Там я понял, что внутри меня есть маленькая комнатка, в которой нет ничего, кроме кроватки, в которой – меленький и несмышленый – лежу я, ковыряя в жидкой стене дырочки, сквозь каждую дырочку – раз в столетие – как праздник, пробивается свет. Он вливается в комнату в виде горошины. Горошина света катится в воздухе, обращаясь вокруг своей оси, и за несколько световых лет она долетает до моей ноздри. Я ничего не могу с собой поделать. Никак не могу противостоять. Горошина света плавно вплывает мне в ноздрю, катится по ней. Я ощущаю, как она плывет во мне, освещая мой устоявшийся мрак. Она прокатывается сквозь меня и вылетает через задний проход. Тоска. Я ковыряю пальцем стену. За мной наблюдает здание, мерцающие огни которого покачивают мой челнок. Это здание похоже на завод имени Пегельмана, на котором работала моя мать, на котором работал и я – ровно месяц. В белом халате. В белой шапочке. Как горошина света среди других горошин. В отделе, где я работал, все так ходили. И мне это нравилось. Я сортировал детали, бракованные выбрасывал, целые ставил на тары. Это было похоже на перебирание ягод. Даже проще: ягоды мнутся и дают сок, детали мялись (усы транзисторов), но это им не вредило. Тары ставил на поднос. За день набиралось до нескольких десятков. Относил подносы на металлическую каталку и – с торжественностью санитара, который везет покойника, – вез ее в комнату, где сидели женщины и проверяли эти детали при помощи приборов. Я обедал с рабочими за грязными столами. Они не носили белых халатов. Меня это возвышало в моих глазах. Они смотрели на меня, как на фрика. Я пил кефир или молоко.
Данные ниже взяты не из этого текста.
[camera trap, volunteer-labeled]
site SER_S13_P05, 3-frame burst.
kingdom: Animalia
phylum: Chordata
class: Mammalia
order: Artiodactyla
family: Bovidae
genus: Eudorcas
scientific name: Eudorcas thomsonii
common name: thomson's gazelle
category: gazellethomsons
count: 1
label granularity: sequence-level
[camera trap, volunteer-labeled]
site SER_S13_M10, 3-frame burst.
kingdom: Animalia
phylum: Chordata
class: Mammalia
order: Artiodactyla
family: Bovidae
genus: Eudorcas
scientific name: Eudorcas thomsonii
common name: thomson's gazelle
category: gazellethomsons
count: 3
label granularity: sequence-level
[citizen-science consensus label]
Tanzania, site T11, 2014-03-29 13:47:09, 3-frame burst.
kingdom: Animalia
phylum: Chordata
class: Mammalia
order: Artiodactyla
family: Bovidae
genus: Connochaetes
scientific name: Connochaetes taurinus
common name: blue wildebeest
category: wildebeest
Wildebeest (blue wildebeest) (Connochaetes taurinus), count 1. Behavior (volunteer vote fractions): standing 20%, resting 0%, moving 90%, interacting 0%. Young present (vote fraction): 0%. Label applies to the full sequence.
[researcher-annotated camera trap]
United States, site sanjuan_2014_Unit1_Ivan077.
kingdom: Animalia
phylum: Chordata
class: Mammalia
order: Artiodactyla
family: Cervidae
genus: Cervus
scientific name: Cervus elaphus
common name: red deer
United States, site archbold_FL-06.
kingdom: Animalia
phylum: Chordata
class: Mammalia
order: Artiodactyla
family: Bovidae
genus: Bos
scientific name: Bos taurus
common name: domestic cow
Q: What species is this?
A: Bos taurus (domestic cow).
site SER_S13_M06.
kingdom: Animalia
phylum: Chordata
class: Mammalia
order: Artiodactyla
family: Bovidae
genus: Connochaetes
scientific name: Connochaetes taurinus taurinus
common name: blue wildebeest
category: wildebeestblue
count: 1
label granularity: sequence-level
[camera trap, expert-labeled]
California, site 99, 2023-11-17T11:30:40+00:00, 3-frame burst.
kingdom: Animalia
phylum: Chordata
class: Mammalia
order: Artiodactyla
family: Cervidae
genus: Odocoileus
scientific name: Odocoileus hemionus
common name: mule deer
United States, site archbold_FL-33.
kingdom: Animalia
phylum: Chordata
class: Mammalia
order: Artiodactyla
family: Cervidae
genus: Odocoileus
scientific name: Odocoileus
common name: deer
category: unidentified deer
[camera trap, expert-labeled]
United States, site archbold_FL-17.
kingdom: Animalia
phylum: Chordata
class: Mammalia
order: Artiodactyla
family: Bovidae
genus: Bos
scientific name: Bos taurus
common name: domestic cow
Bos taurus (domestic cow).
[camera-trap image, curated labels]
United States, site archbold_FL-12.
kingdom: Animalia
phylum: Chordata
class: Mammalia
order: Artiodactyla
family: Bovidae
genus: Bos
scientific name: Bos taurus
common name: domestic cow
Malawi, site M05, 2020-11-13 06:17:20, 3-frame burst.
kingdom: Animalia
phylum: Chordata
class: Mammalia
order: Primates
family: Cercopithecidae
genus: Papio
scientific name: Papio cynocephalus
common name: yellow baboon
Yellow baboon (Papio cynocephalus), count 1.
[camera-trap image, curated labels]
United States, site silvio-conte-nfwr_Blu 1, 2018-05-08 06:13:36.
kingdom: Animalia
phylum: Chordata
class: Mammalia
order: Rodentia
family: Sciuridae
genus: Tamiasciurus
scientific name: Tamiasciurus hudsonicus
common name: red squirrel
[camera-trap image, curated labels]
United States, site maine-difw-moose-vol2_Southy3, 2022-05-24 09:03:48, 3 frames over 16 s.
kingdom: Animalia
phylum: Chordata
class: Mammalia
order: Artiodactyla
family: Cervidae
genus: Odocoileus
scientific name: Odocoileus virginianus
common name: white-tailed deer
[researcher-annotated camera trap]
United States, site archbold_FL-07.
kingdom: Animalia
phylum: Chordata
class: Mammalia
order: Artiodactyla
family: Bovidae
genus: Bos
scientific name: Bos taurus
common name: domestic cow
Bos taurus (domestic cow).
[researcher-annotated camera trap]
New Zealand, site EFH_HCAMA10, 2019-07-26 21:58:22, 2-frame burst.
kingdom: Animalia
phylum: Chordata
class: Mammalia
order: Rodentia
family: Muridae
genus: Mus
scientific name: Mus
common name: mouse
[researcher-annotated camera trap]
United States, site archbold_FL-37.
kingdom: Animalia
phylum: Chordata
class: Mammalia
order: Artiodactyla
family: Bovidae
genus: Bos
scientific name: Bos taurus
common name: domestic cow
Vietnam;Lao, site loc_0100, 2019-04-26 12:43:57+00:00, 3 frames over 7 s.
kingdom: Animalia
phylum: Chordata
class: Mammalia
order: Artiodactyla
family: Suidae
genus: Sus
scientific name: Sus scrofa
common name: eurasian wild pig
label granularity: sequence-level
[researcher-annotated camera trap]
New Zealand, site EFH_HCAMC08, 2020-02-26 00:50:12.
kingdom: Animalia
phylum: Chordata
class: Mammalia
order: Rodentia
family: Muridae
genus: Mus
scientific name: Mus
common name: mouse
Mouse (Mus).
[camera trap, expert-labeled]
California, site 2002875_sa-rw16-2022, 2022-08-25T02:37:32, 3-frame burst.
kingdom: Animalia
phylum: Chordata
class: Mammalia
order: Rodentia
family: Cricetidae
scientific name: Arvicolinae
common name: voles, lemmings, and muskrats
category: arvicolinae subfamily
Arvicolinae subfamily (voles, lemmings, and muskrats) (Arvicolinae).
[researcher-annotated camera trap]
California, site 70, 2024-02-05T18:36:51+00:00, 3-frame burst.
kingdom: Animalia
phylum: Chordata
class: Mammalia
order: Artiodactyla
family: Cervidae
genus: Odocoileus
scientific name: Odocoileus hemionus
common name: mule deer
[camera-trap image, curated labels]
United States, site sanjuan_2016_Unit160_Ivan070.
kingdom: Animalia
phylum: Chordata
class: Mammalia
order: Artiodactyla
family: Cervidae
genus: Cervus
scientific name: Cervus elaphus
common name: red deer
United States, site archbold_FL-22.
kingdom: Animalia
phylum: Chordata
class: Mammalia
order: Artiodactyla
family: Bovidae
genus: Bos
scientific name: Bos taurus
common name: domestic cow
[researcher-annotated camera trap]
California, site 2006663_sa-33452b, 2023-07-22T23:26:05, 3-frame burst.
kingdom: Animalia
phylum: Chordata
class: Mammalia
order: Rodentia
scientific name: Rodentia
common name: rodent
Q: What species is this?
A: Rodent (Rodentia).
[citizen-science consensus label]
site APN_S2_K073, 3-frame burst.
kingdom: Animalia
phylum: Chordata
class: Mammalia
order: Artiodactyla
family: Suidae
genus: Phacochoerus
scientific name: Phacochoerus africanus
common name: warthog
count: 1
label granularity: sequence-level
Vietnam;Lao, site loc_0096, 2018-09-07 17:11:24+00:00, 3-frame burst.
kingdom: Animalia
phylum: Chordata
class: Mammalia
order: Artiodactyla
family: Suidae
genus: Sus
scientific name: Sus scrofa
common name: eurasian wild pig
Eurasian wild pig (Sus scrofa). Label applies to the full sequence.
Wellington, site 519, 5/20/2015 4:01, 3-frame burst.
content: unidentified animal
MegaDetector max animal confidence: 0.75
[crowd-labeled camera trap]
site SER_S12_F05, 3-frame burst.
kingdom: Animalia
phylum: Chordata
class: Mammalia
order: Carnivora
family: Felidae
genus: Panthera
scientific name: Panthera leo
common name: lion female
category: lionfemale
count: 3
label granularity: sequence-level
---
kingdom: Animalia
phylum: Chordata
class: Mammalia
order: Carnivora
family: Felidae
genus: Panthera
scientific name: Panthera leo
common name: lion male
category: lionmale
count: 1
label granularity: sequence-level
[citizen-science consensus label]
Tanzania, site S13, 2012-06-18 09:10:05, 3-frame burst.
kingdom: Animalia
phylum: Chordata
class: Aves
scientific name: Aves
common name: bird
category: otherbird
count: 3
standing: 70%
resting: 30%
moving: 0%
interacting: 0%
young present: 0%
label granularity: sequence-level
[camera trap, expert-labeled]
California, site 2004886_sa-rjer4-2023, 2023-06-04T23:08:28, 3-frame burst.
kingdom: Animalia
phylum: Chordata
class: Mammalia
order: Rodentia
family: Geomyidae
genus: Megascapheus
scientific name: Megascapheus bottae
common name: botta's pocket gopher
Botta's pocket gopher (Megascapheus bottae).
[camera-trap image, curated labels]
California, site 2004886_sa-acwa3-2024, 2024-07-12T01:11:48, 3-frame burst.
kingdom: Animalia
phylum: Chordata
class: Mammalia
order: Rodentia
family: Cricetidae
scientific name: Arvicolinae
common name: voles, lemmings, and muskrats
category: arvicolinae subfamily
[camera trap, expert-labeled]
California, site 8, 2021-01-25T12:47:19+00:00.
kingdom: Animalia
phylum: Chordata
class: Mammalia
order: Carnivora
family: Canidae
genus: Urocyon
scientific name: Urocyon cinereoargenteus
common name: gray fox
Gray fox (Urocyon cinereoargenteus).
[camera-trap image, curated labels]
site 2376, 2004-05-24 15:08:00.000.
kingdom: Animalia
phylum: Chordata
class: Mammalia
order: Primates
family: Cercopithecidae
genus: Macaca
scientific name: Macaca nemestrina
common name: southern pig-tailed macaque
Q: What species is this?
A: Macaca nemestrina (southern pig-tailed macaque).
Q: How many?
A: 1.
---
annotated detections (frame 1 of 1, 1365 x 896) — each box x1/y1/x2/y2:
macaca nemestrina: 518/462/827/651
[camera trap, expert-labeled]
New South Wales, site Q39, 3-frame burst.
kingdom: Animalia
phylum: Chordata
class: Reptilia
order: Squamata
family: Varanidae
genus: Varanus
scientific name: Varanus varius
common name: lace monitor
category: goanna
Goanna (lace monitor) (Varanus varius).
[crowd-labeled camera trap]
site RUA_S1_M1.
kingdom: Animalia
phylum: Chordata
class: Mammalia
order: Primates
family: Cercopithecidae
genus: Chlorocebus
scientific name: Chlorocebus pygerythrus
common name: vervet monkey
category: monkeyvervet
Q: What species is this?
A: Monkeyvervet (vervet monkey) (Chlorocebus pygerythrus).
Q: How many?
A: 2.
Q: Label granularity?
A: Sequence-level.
Белое перетекало в белое. И мне казалось, что внутри я тоже становлюсь белым. Не помню, какая там была еда. Помню кефир и молоко в граненом стакане. Иногда был борщ. Борщ в нашем городе везде был одинаковый, но особенно хорош он был в железнодорожной столовой (на углу Виру и Вене, где теперь продают янтарь), там он стоил одиннадцать копеек.
Ко мне стали наведываться привидения; у каждого была своя биография, своя история, судьба – всё это помещалось в маленьком кисете. «На, понюхай!» – говорило мне привидение, подсовывая к ноздрям щепотку мелового раствора. Парализованный ужасом, не в силах противиться, я втягивал костный прах в себя, и мне открывалась судьба визитера… Привидения рассказывали мне о том, что происходит в моем родном городе… Я многое о себе понял. Моя смерть ничего не значит. Ни для кого. Исчезновение такой букашки, как я, ничего не изменит. Всё будет как прежде – вращаться, звенеть, трезвонить, шмели и осы будут жужжать, снег будет редкий и грязный, в газетах будет всегдашняя чепуха… поливальные машины будут размазывать металлическими щетками пыль… в кабинетах будут пить кофе, обсасывать сплетни… на конвейерах будут сонливо жаловаться на боли в суставах… город никогда не изменится, он останется таким же, каким он был изначально задуман… не людьми, потому что они – заложники города, а некой сверхъестественной – больше, чем сама история народов, – силой, которая бросила в эту землю, как метеорит, семя своей воли, оставив пробоину в пространстве, и в этой пробоине завелись люди, как в сыром месте мокрицы или дрозофилы возле подгнившего фрукта.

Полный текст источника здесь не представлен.